- Source:Morton, 1920
Nearly coinciding with the line of the present Valley Turnpike was an Indian warpath, which, like all the more conspicuous trails of its class, could be used by a wagon as well as by a pack-horse. This "Pennsylvania Road" was the one thoroughfare by which a stream of immigration poured into Augusta. The court of Orange adopted it as a county road. The latter portion of its order reads as follows:
And that the said road continue from Beverly Manor line to Gilbert Campbell's ford on the North Branch of James River, and that Capn Benjamin Borden, Capn William Evins, and Capn Joseph Culton be overseers of the same, and that the gang to clear the same be all the inhabitants above Beverly Manor line to the said Gilbt Campbell's ford.
And that the road continue from Gilbt Campbell's ford to a ford at the Cherrytree Bottom on James River, and that Richard Wood, Gilbt Campbell, Joseph Lapsley, and Joseph Long be overseers, and that all the inhabitants betwixt the said rivers clear the same.
And that the said road continue from the said Cherrytree Bottom to Adam Harmon's on the New, or Wood's, River, and that Capn George Robinson and James Campbell, and Mark Evins, and James Davison be overseers of the same, and that all the inhabitants betwixt James River and Wood's River clear the same.
And that a distinct order be given to every gang to clear the same, and that it be cleared; as it is already blazed and laid off with two notches and a cross. Given under our hands this 8th day of April, 1745.

## [GOAL A]
Rewrite everything in the listing from the line containing "Of the dirt path at" down to the end of the listing as a Markdown table with the columns Row and Line, giving each line a row number and leaving out blank lines.

## [SUPPLIED ENTRIES]

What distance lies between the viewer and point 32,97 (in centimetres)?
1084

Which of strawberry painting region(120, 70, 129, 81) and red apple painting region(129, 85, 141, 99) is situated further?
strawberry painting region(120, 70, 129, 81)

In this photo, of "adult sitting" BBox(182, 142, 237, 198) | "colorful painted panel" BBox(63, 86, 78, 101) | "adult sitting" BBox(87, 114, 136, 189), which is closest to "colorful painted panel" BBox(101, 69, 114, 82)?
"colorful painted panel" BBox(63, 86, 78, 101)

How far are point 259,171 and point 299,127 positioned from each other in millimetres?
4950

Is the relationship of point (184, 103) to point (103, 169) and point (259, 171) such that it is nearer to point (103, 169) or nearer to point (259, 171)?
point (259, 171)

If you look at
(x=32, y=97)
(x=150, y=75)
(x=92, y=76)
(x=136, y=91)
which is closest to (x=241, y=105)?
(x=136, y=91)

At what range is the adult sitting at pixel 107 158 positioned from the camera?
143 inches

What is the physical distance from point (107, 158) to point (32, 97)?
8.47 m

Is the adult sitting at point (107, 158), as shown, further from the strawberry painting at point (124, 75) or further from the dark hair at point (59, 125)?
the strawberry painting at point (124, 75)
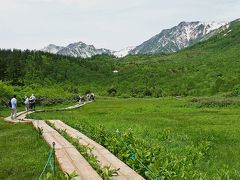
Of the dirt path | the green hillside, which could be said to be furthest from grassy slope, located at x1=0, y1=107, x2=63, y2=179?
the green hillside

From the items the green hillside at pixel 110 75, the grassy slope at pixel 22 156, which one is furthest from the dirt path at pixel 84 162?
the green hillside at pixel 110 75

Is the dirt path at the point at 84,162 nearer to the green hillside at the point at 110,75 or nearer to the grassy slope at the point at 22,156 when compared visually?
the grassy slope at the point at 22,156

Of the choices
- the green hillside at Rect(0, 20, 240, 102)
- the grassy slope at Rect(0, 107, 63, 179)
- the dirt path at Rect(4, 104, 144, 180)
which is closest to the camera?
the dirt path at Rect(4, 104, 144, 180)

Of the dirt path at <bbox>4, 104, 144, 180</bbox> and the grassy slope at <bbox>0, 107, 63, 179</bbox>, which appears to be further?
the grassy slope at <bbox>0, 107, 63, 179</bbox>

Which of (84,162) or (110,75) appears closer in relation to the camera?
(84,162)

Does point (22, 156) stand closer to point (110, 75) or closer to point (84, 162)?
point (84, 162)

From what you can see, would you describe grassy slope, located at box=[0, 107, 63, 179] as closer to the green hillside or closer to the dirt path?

## [GOAL B]
Write out everything in the passage on the 1745 road order from "And that the road" down to "of April, 1745.", changing "Cherrytree Bottom" to "Cherry Tree Bottom".

## [WORKED ANSWER A]
| Row | Line |
|---|---|
| 1 | Of the dirt path at <bbox>4, 104, 144, 180</bbox> and the grassy slope at <bbox>0, 107, 63, 179</bbox>, which appears to be further? |
| 2 | the grassy slope at <bbox>0, 107, 63, 179</bbox> |
| 3 | Which of (84,162) or (110,75) appears closer in relation to the camera? |
| 4 | (84,162) |
| 5 | Does point (22, 156) stand closer to point (110, 75) or closer to point (84, 162)? |
| 6 | point (84, 162) |
| 7 | From what you can see, would you describe grassy slope, located at box=[0, 107, 63, 179] as closer to the green hillside or closer to the dirt path? |

## [WORKED ANSWER B]
And that the road continue from Gilbt Campbell's ford to a ford at the Cherry Tree Bottom on James River, and that Richard Wood, Gilbt Campbell, Joseph Lapsley, and Joseph Long be overseers, and that all the inhabitants betwixt the said rivers clear the same.
And that the said road continue from the said Cherry Tree Bottom to Adam Harmon's on the New, or Wood's, River, and that Capn George Robinson and James Campbell, and Mark Evins, and James Davison be overseers of the same, and that all the inhabitants betwixt James River and Wood's River clear the same.
And that a distinct order be given to every gang to clear the same, and that it be cleared; as it is already blazed and laid off with two notches and a cross. Given under our hands this 8th day of April, 1745.